Regarding the formation of fine particles of inorganic antibacterial agents such as metals, a wet liquid phase method by reduction of metal compounds has been proposed (for example, JP-A-8-99812), and the effects thereof are also described in detail. However, in the wet method, as described above, not only the problem of adhesion strength but also the high cost due to the additional steps of the waste liquid treatment and the drying process cannot be denied.

The microparticulation of the antibacterial agent by the dry method of the present invention not only makes these additional treatments unnecessary, but also brings about the following excellent effects.
Metals are generally recognized as high melting point substances, but when the size is reduced to a nanometer size, the phenomenon that the melting point decreases due to surface activity or the like is observed. For example, in the case of silver, when it is miniaturized to 10 to 20 nanometers, it is considered that its melting point decreases to about 100 to 200 ° C. (By the way, the melting point of massive silver is 950 ° C.). In other words, the metal particles in the gas phase are reduced in size to the nanometer scale, which indicates that the metal particles are easily liquefied at a low temperature due to the melting point drop.

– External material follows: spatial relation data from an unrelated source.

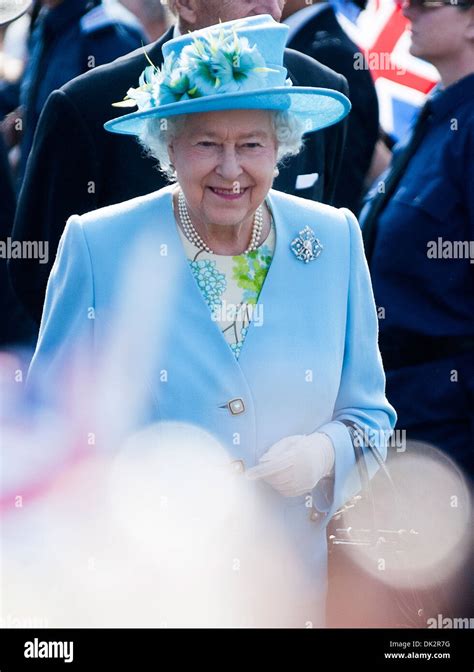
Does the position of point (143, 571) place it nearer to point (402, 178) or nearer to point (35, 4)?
point (402, 178)

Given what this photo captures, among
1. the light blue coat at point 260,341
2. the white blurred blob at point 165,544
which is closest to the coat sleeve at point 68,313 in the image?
the light blue coat at point 260,341

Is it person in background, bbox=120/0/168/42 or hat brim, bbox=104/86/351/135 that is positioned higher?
person in background, bbox=120/0/168/42

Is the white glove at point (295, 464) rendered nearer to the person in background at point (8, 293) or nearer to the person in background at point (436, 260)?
the person in background at point (436, 260)

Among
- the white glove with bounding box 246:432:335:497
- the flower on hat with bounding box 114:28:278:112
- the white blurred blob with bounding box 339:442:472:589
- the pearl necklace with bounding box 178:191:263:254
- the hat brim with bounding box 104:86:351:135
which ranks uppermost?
the flower on hat with bounding box 114:28:278:112

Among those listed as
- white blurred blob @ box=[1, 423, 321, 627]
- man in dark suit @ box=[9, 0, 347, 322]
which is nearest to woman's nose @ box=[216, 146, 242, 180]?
Answer: white blurred blob @ box=[1, 423, 321, 627]

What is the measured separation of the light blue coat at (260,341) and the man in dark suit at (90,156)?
2.03 feet

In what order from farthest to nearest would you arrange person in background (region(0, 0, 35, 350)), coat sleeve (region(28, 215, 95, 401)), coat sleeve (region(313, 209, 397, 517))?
person in background (region(0, 0, 35, 350)), coat sleeve (region(313, 209, 397, 517)), coat sleeve (region(28, 215, 95, 401))

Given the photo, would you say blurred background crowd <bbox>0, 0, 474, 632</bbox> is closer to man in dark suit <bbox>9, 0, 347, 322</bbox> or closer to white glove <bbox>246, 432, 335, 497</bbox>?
man in dark suit <bbox>9, 0, 347, 322</bbox>

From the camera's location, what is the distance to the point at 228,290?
324 cm

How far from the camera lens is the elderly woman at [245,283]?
10.2 ft

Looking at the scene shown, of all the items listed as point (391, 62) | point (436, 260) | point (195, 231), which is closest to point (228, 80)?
point (195, 231)

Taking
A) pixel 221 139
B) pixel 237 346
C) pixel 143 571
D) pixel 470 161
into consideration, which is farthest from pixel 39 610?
pixel 470 161

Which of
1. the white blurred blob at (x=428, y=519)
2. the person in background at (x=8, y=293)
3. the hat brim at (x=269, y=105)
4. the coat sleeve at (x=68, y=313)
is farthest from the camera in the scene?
the person in background at (x=8, y=293)

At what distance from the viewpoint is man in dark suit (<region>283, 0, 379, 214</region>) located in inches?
162
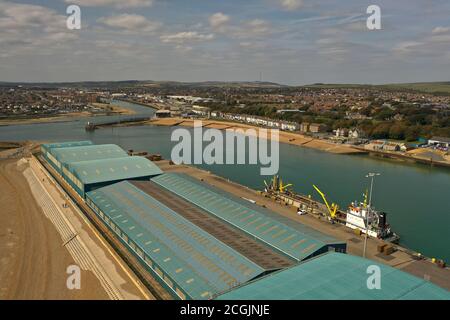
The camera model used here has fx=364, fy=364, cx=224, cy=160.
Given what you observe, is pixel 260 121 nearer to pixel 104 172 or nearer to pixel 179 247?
pixel 104 172

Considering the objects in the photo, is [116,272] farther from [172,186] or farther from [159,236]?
[172,186]

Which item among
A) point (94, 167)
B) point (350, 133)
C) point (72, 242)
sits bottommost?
point (72, 242)

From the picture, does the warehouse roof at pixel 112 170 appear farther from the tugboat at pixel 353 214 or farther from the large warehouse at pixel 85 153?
the tugboat at pixel 353 214

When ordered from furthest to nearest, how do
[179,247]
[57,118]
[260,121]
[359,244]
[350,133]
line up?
[57,118], [260,121], [350,133], [359,244], [179,247]

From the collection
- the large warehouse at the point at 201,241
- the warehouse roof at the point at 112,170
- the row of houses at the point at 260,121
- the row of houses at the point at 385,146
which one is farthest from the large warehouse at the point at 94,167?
the row of houses at the point at 260,121

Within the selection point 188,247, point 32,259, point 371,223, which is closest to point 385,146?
point 371,223

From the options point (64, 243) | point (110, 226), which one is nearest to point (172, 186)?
point (110, 226)

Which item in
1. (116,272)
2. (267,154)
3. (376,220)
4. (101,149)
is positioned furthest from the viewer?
(267,154)
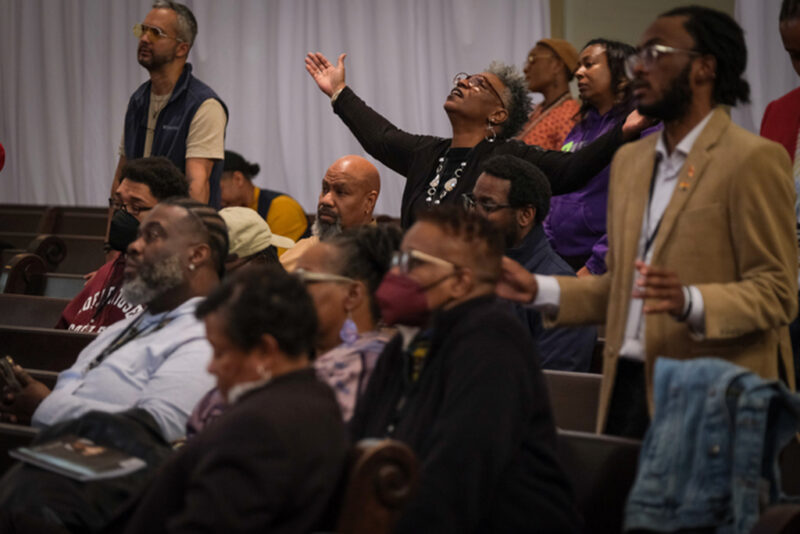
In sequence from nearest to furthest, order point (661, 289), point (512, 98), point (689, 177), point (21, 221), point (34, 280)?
point (661, 289) → point (689, 177) → point (512, 98) → point (34, 280) → point (21, 221)

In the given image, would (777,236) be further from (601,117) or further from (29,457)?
(601,117)

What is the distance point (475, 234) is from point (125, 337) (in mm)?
1232

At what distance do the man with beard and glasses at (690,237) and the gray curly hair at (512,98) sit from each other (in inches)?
59.3

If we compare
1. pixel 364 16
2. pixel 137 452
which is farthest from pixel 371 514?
pixel 364 16

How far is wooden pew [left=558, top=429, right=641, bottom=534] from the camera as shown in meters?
2.04

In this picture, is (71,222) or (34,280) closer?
(34,280)

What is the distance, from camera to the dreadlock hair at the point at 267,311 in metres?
1.83

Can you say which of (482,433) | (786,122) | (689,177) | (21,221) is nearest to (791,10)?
(786,122)

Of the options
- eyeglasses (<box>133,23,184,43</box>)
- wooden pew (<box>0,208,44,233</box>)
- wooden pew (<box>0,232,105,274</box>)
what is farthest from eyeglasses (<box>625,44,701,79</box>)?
wooden pew (<box>0,208,44,233</box>)

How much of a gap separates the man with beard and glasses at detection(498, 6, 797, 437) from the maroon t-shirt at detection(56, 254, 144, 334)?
191cm

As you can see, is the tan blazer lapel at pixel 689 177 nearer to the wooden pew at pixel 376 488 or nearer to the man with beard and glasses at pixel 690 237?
the man with beard and glasses at pixel 690 237

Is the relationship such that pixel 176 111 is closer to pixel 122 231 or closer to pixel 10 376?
pixel 122 231

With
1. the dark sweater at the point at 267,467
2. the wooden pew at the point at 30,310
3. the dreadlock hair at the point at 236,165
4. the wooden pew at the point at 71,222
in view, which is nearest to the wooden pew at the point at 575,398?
the dark sweater at the point at 267,467

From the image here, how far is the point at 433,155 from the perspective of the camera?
12.3ft
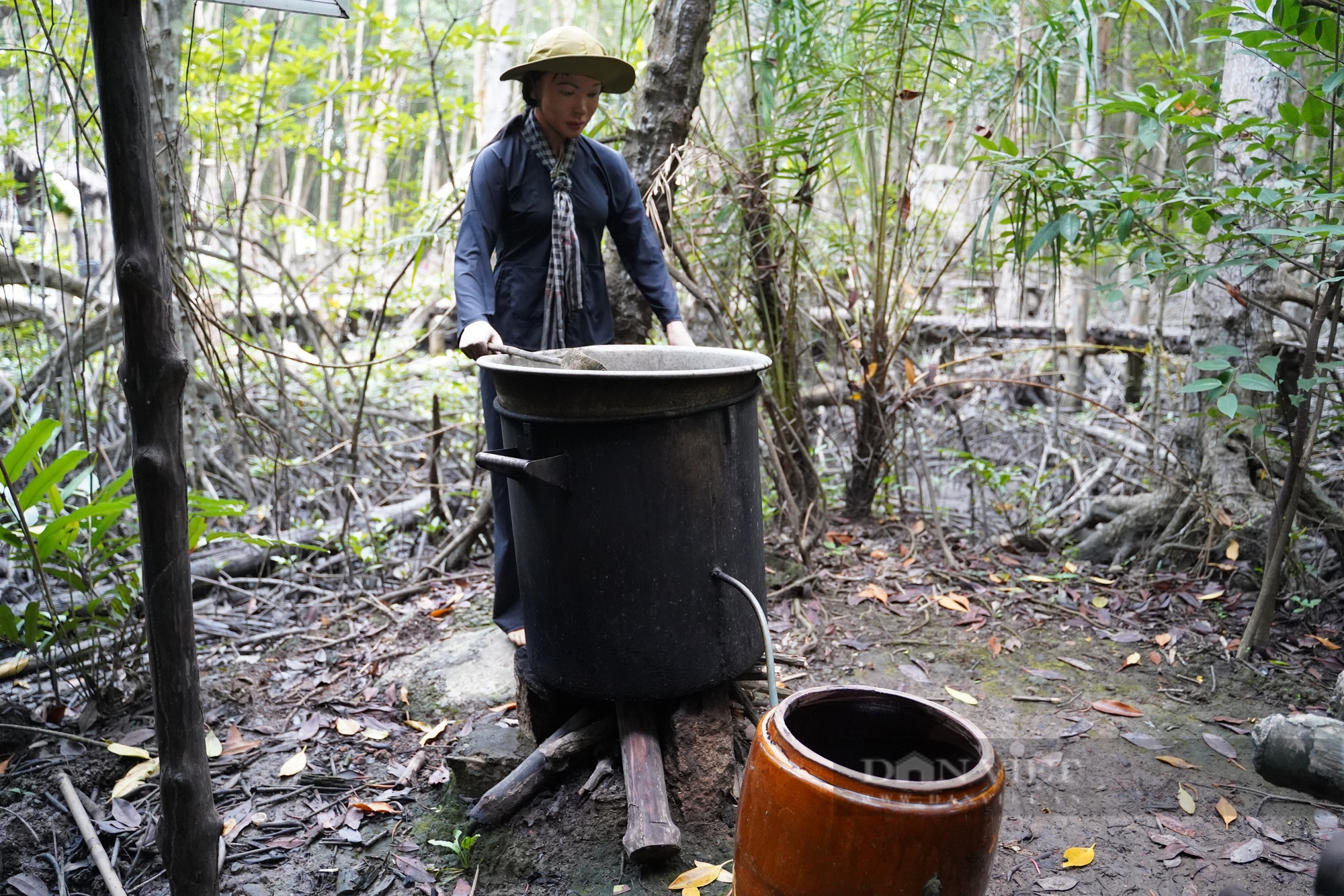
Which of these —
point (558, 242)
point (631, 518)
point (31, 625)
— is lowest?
point (31, 625)

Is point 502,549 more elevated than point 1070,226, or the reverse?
point 1070,226

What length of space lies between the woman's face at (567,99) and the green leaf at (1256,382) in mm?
2044

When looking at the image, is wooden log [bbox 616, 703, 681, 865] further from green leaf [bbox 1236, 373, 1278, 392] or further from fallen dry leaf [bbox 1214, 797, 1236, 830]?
green leaf [bbox 1236, 373, 1278, 392]

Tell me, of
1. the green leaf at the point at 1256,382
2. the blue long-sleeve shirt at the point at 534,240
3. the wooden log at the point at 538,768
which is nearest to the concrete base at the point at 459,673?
the wooden log at the point at 538,768

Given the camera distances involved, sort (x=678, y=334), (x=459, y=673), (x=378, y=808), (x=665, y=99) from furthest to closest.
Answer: (x=665, y=99) < (x=459, y=673) < (x=678, y=334) < (x=378, y=808)

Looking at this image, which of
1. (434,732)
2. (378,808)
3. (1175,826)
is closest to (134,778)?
(378,808)

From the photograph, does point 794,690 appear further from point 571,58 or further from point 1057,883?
point 571,58

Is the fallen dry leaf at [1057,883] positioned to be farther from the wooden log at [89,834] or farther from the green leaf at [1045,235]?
the wooden log at [89,834]

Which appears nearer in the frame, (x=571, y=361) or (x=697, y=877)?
(x=697, y=877)

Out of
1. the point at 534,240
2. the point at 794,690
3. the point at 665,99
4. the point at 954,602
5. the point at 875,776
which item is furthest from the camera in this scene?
the point at 954,602

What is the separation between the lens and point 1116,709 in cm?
279

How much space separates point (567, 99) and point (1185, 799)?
8.80ft

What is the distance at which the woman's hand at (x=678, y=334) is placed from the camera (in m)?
2.66

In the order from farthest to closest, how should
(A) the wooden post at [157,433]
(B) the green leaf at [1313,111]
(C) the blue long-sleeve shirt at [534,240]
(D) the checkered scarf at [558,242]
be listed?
(D) the checkered scarf at [558,242] < (C) the blue long-sleeve shirt at [534,240] < (B) the green leaf at [1313,111] < (A) the wooden post at [157,433]
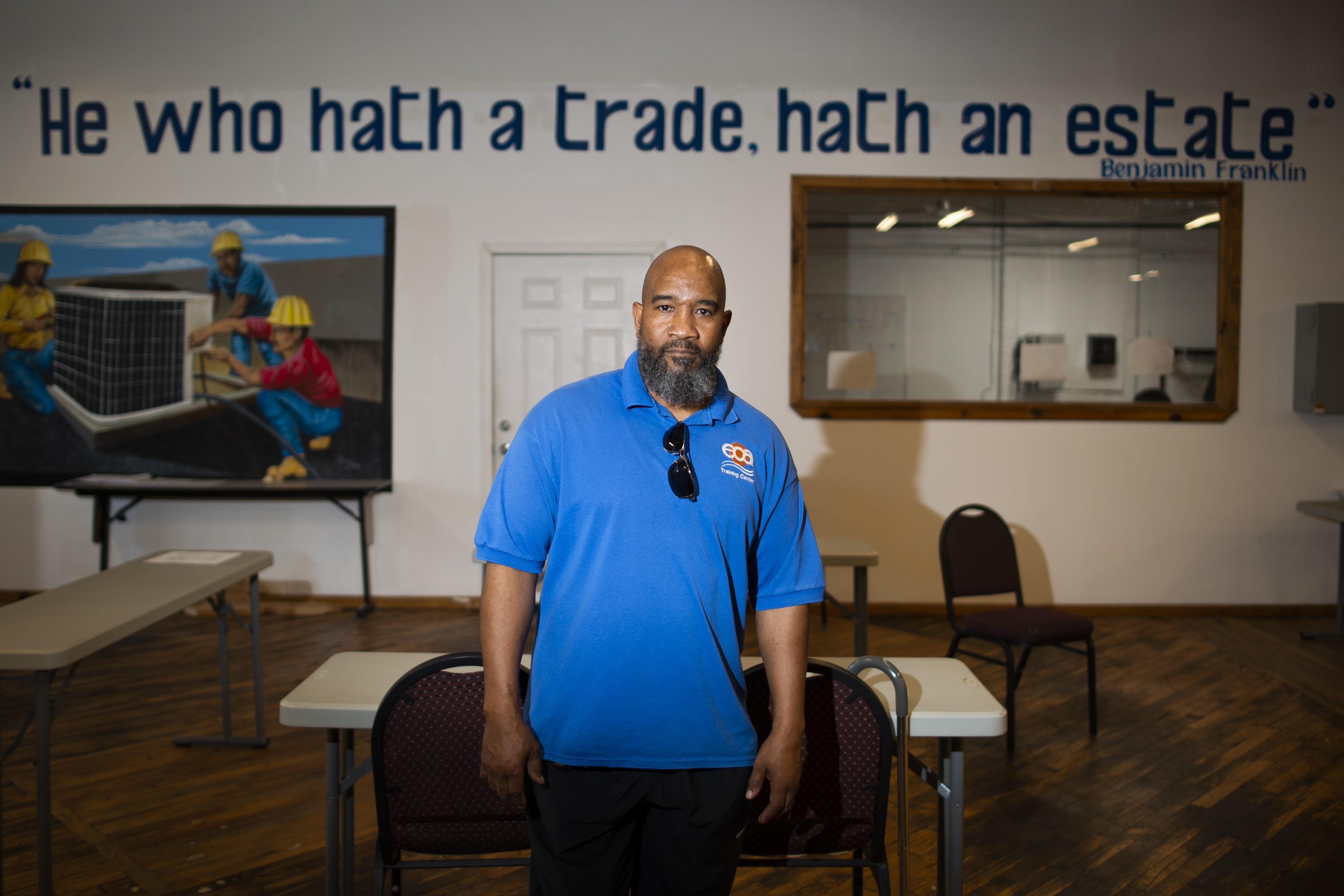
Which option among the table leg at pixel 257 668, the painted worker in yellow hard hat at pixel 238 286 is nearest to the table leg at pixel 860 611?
the table leg at pixel 257 668

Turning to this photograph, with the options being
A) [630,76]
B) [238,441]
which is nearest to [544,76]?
[630,76]

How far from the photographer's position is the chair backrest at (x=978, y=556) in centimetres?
341

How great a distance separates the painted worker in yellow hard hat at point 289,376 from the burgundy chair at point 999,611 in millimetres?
3582

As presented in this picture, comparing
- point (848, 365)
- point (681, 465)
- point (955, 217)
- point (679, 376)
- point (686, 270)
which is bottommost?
point (681, 465)

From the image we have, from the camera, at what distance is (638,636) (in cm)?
132

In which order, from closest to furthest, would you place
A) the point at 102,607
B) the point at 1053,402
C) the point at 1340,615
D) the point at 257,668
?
the point at 102,607 → the point at 257,668 → the point at 1340,615 → the point at 1053,402

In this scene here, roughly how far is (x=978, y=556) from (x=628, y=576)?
8.61 ft

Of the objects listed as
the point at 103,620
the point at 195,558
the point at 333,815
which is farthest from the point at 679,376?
the point at 195,558

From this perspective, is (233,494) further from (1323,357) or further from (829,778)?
(1323,357)

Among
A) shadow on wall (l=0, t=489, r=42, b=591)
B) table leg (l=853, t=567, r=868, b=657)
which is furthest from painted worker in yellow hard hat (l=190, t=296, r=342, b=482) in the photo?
table leg (l=853, t=567, r=868, b=657)

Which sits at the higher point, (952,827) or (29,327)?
(29,327)

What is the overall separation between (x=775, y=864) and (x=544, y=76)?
176 inches

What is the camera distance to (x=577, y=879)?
1330mm

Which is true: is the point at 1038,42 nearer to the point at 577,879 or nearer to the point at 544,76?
the point at 544,76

By the way, the adhesion form of the antibacterial fine particles to the base material (the material to be treated) is completely different between a solid case and a liquid case. In a solid, it is in a state close to point contact, but when it is in a liquid state, it is considered to adhere to a surface. That is, it shows that the adhesion strength is much stronger, and this is one of the main elements forming the basis of the present invention.
In an actual embodiment, for example, antibacterial fine particles (metal fine particles) having a particle size smaller than the particle size liquefied at the aerosol-containing gas temperature corresponding to the heat resistance limit of the material to be processed are manufactured, and the material to be processed is liquid. It will be attached and covered.
Here, when the heat-resistant limit of the material to be treated is 200 to 300 ° C., the metal particle diameter depends on whether the particle structure is crystalline or amorphous, but is preferably about 100 nanometers or less, preferably Is suitably 50 to 60 nanometers or less.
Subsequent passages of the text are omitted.